Goal of the exercise ->
Leaving out the images, transcribe every record below exactly.

Stored data
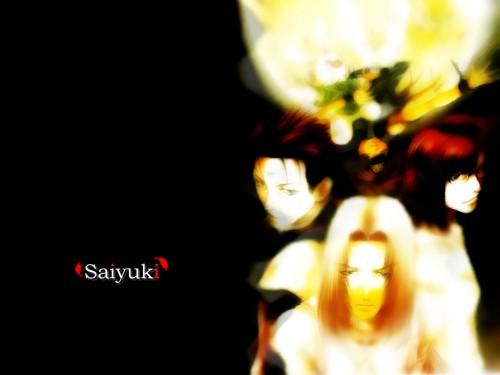Kazuya Minekura, Saiyuki Gaiden, Konzen Douji, Kenren Taishou, Son Goku (Saiyuki) Wallpaper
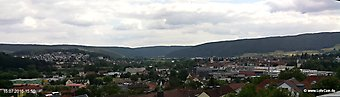 lohr-webcam-15-07-2016-15:50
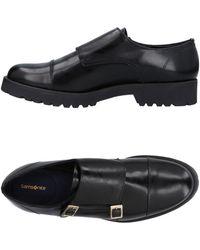 Samsonite - Loafers - Lyst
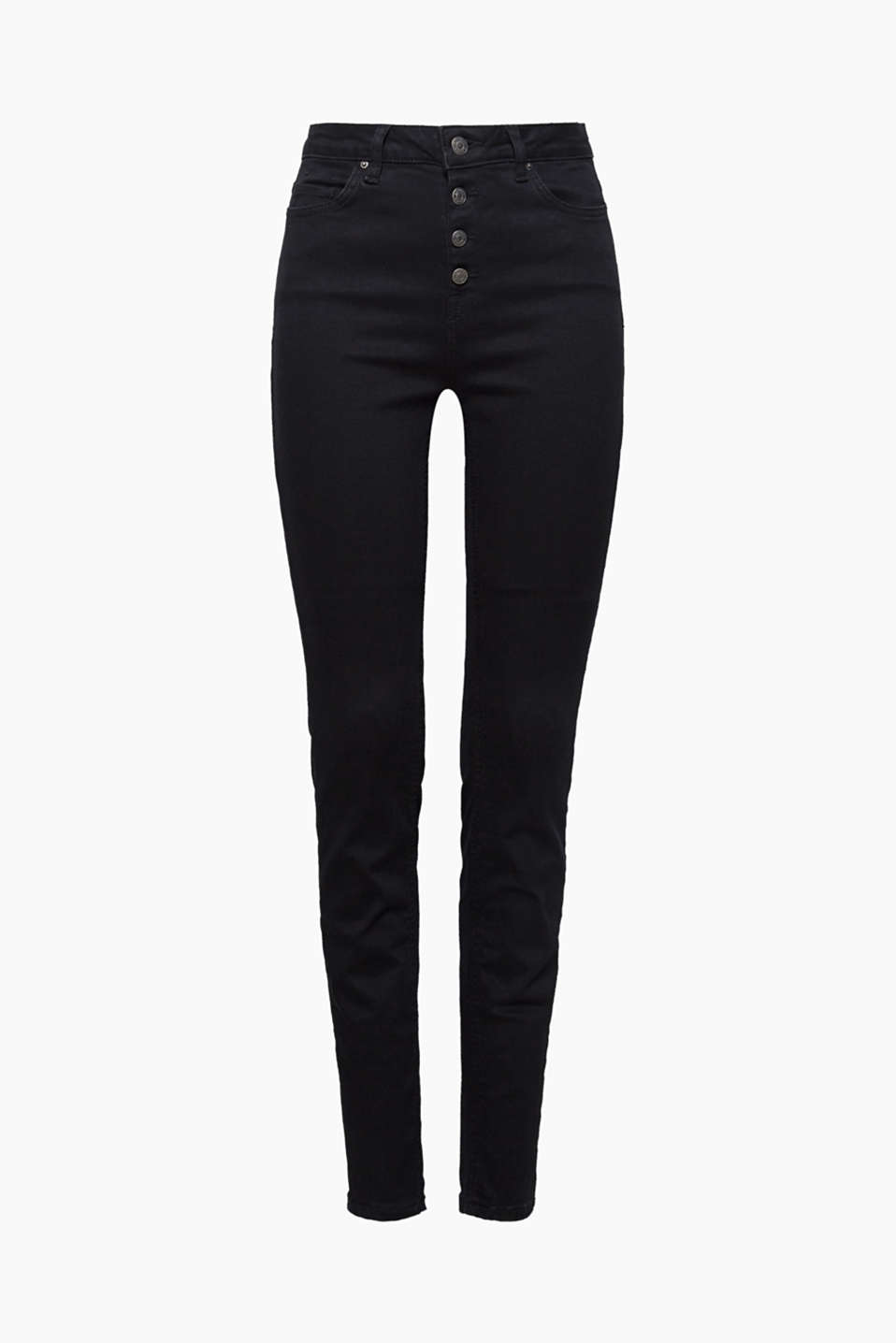 These black jeans with a figure-shaping effect and an extra-high waistband create a dream silhouette!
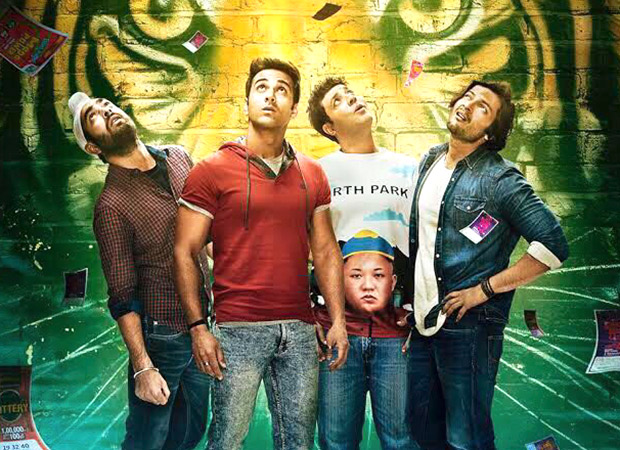 Fukrey-Returns-(11)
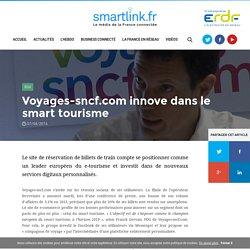 Smartlink.fr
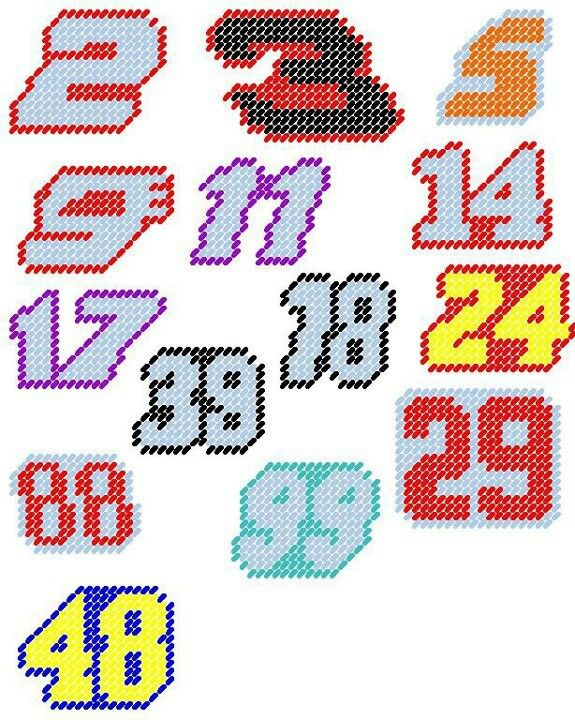NASCAR car numbers patterns
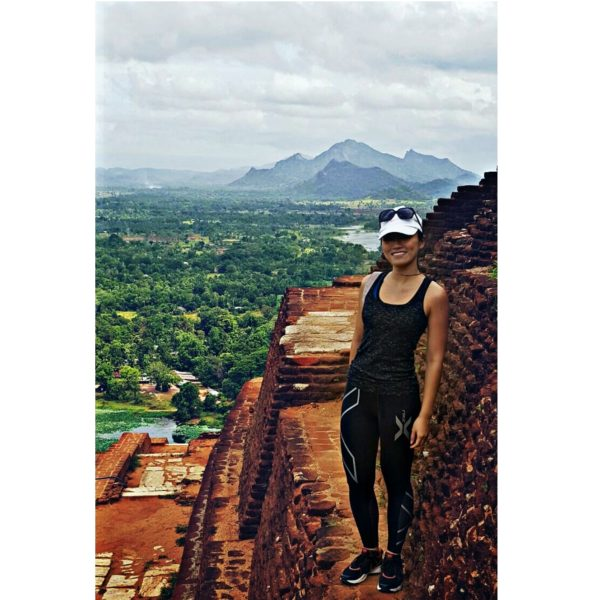 sigiriya-lion-rock-sri-lanka-travel-hike-summit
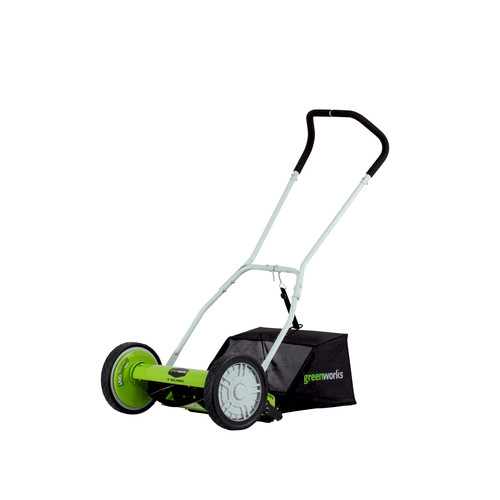 Greenworks 25052 16 in. Push Reel Mower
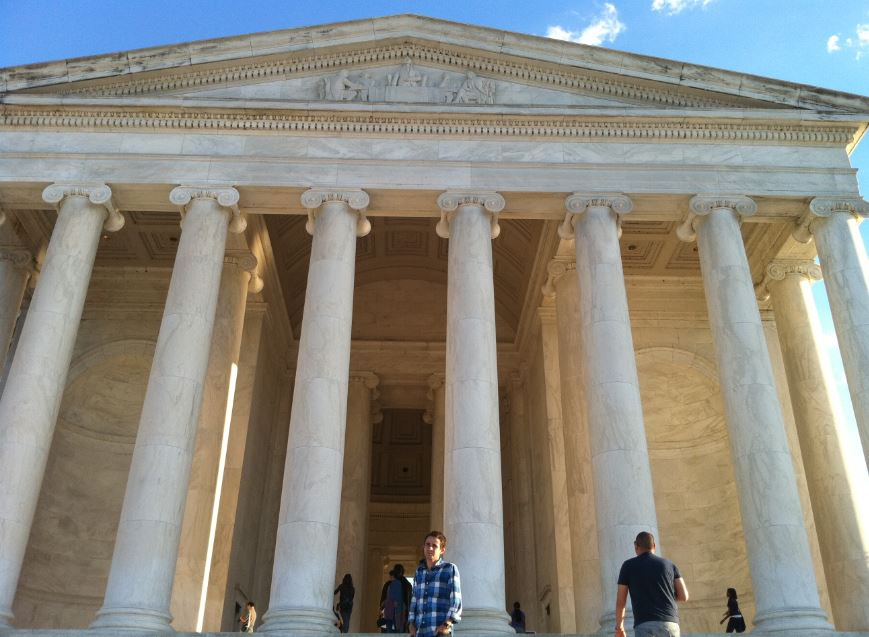Thomas Jefferson Memorial (Jefferson Anıtı)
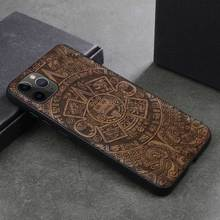 Walnut Wood Cover Case for IPhone 11 Pro Carved TPU Bumper Wooden Case for IPhone 11 Pro Max Cover Protective natural wooden phone case for huawei mate rs maters case cover walnut rosewood black ice wood shell real wood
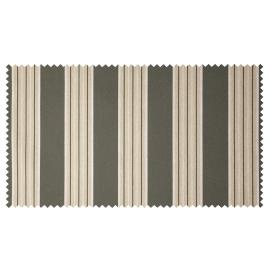 Strandkorb Single Mahagoni Frankfurt Streifen grau hell Bullauge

Exercise response ->
Kazuya Minekura, Saiyuki Gaiden, Konzen Douji, Kenren Taishou, Son Goku (Saiyuki) Wallpaper
 lohr-webcam-15-07-2016-15:50
 Samsonite - Loafers - Lyst
 These black jeans with a figure-shaping effect and an extra-high waistband create a dream silhouette!
 Fukrey-Returns-(11)
 Smartlink.fr
NASCAR car numbers patterns
 sigiriya-lion-rock-sri-lanka-travel-hike-summit
 Greenworks 25052 16 in. Push Reel Mower
Thomas Jefferson Memorial (Jefferson Anıtı)
 Walnut Wood Cover Case for IPhone 11 Pro Carved TPU Bumper Wooden Case for IPhone 11 Pro Max Cover Protective natural wooden phone case for huawei mate rs maters case cover walnut rosewood black ice wood shell real wood
 Strandkorb Single Mahagoni Frankfurt Streifen grau hell Bullauge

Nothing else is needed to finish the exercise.